MS O06 - HPB The ORDEAL Study: A National Survey of Surgeon Operative Preferences for Resection of Duodenal Adenocarcinoma

Abstract Background Duodenal adenocarcinoma (DA) accounts for over 50% of all small bowel adenocarcinomas, however there is a paucity of data on outcomes, no UK guidelines for surgical management, and current national standards of practice are unknown. There is ongoing debate whether long-term survival, perioperative outcomes, resection margin, and lymph node yield differ between pylorus-preserving pancreaticoduodenectomy (PPPD) and classical PD (cPD) in proximal DA (D1/D2), and between PD and limited resection (LR) in distal DA (D3/D4).
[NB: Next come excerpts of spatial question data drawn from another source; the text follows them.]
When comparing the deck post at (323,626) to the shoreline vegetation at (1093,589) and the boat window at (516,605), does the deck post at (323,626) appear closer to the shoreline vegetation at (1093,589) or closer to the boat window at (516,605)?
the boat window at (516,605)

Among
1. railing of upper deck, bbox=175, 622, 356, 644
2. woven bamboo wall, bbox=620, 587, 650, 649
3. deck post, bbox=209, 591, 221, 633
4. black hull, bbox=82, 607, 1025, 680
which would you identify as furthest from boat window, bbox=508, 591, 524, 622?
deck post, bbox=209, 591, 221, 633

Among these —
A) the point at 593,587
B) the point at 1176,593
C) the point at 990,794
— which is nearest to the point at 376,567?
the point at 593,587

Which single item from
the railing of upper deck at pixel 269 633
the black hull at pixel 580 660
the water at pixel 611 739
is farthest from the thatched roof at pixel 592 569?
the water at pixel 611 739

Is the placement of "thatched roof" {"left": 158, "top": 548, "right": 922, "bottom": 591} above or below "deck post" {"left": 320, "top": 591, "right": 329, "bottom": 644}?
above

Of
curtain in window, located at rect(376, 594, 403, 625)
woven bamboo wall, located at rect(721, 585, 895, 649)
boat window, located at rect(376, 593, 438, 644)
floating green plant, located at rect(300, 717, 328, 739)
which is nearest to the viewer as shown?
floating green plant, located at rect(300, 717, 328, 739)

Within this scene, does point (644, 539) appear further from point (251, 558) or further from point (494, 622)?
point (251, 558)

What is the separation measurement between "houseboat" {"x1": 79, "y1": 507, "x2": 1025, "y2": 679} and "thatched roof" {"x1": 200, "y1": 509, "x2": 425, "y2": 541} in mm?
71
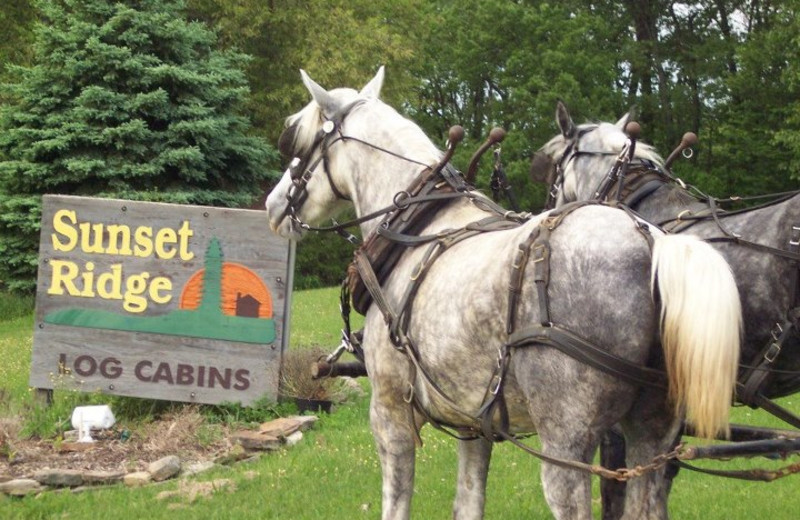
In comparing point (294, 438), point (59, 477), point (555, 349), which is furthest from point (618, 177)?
point (59, 477)

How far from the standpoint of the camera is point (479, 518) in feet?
14.7

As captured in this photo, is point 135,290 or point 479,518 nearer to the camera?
point 479,518

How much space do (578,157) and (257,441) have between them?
3.40 m

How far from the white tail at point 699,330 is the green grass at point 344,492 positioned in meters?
3.31

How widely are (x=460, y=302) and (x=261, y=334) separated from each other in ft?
15.8

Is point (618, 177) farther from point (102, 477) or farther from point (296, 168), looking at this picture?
point (102, 477)

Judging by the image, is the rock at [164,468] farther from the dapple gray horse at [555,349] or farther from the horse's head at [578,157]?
the horse's head at [578,157]

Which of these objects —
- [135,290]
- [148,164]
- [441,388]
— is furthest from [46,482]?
[148,164]

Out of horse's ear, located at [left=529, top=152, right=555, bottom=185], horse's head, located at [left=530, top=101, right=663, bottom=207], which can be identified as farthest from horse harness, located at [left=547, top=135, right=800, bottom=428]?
horse's ear, located at [left=529, top=152, right=555, bottom=185]

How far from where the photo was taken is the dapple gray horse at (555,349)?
10.4ft

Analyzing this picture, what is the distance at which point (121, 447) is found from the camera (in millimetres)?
7645

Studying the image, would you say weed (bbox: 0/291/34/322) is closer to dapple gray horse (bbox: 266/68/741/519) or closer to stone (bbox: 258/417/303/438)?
stone (bbox: 258/417/303/438)

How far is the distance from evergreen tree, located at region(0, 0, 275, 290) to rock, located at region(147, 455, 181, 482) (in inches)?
417

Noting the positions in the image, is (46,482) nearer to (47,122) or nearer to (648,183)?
(648,183)
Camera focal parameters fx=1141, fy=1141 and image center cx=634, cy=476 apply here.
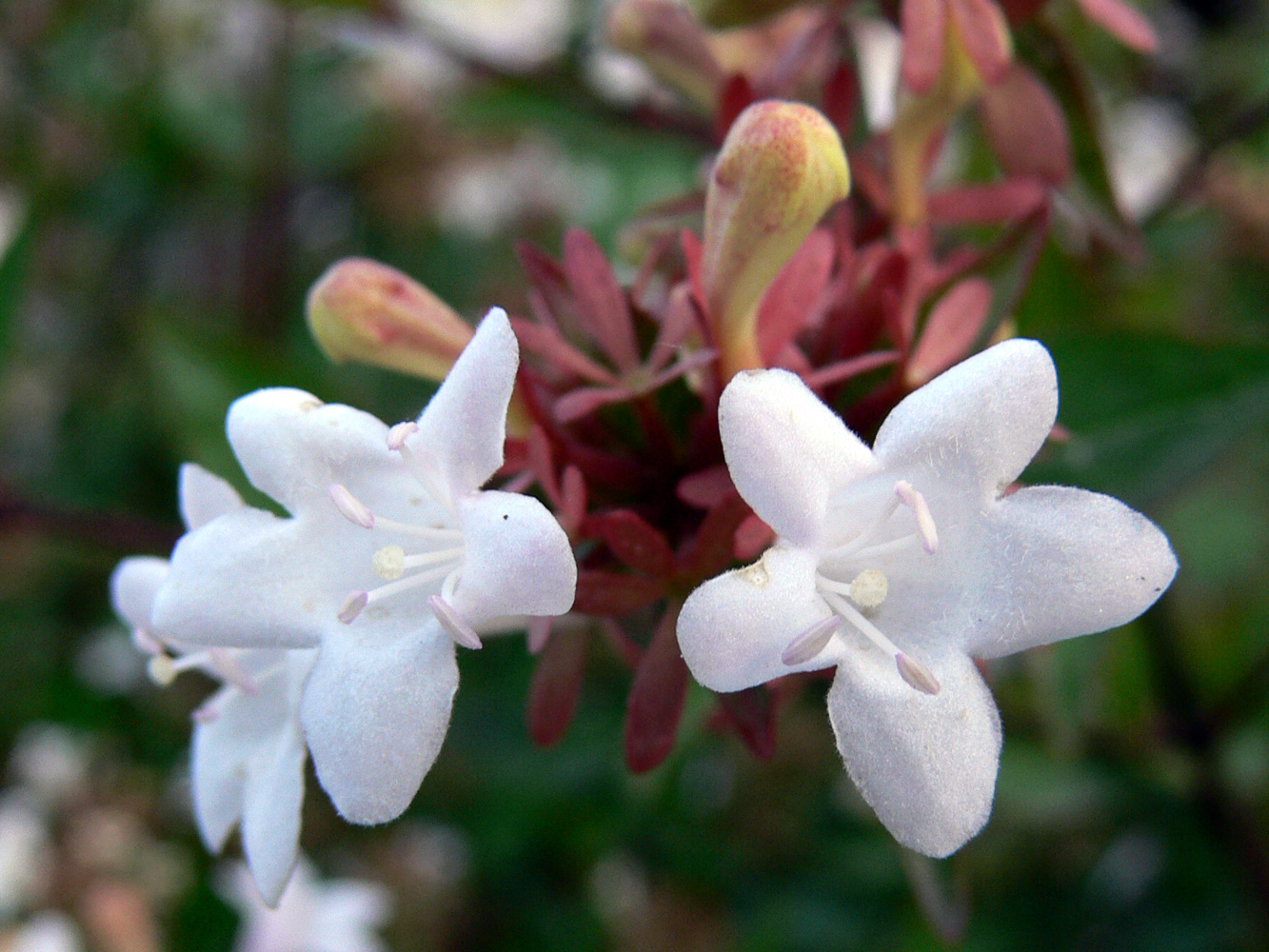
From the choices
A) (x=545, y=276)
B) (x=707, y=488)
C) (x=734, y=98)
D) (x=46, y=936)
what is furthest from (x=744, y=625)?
(x=46, y=936)

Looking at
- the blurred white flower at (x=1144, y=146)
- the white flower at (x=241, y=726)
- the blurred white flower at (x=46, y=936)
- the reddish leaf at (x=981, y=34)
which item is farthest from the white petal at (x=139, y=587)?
the blurred white flower at (x=1144, y=146)

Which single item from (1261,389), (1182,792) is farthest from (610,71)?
(1182,792)

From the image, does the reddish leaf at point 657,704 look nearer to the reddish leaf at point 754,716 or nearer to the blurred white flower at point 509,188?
the reddish leaf at point 754,716

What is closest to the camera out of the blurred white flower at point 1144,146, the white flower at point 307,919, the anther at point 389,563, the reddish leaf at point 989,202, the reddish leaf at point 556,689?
the anther at point 389,563

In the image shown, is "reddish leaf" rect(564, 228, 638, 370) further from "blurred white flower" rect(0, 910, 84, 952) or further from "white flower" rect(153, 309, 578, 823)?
A: "blurred white flower" rect(0, 910, 84, 952)

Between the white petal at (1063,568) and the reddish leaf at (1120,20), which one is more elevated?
the reddish leaf at (1120,20)

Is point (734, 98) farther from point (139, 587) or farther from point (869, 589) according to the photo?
point (139, 587)
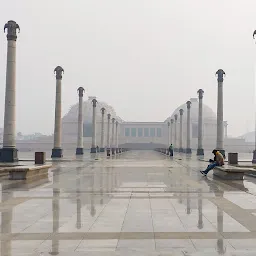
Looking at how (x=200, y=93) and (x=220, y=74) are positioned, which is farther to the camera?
(x=200, y=93)

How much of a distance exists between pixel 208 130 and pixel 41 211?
18222 cm

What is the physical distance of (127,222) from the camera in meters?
9.00

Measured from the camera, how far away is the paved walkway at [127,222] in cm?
684

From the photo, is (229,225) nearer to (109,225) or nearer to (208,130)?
(109,225)

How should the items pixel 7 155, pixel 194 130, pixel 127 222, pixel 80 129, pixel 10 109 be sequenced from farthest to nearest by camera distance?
pixel 194 130 < pixel 80 129 < pixel 10 109 < pixel 7 155 < pixel 127 222

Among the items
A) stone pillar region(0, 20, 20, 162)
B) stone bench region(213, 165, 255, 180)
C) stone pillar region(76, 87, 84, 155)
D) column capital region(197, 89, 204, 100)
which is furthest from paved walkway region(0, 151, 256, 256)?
column capital region(197, 89, 204, 100)

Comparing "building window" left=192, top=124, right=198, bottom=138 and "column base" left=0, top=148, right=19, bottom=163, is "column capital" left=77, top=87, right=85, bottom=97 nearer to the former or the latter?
"column base" left=0, top=148, right=19, bottom=163

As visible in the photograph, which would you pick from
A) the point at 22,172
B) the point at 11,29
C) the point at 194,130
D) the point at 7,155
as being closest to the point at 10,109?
the point at 7,155

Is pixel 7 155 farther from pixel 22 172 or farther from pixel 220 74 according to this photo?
pixel 220 74

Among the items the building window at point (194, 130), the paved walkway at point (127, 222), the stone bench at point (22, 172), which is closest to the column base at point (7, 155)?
the stone bench at point (22, 172)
The study aimed to discern current standards of practice and identify underlying reasons for operative preferences for proximal and distal DA. Method An anonymised survey was included as part of the registration form for a wider multicentre retrospective study looking at outcomes following resection for proximal and distal DA on Google Forms®. The survey was distributed via direct surgeon email correspondence, weekly newsletters and surgical society endorsement by PSGBI. Responses were collected between February-June 2024 and responses were analysed with quantitative and qualitative (inductive thematic analysis) methods. Results Responses were received from 61 surgeons across 27 centres. For proximal DA, surgeons are more likely to consider a classical Whipple’s (93.4%) compared to PPPD (29.5%). For distal DA, surgeons are equally likely to consider LR (73.8%) as PD (classical Whipple’s -37.7%, PPPD - 41%). These preferences have mostly remained consistent over time. Key themes identified from thematic analysis included oncological considerations, morbidity, surgeon preference, tumour characteristics, standards of practice, patient factors and anatomical considerations, with the former two themes being the most prominent. Conclusion For proximal DA, cPD is preferred over PPPD and for distal DA, LR and PD are equally considered, with oncological and morbidity considerations largely influencing decision making. This qualitative data will be compared to actual practice following completion of the wider ORDEAL study to identify discrepancies in practice and possible effect on patient outcomes.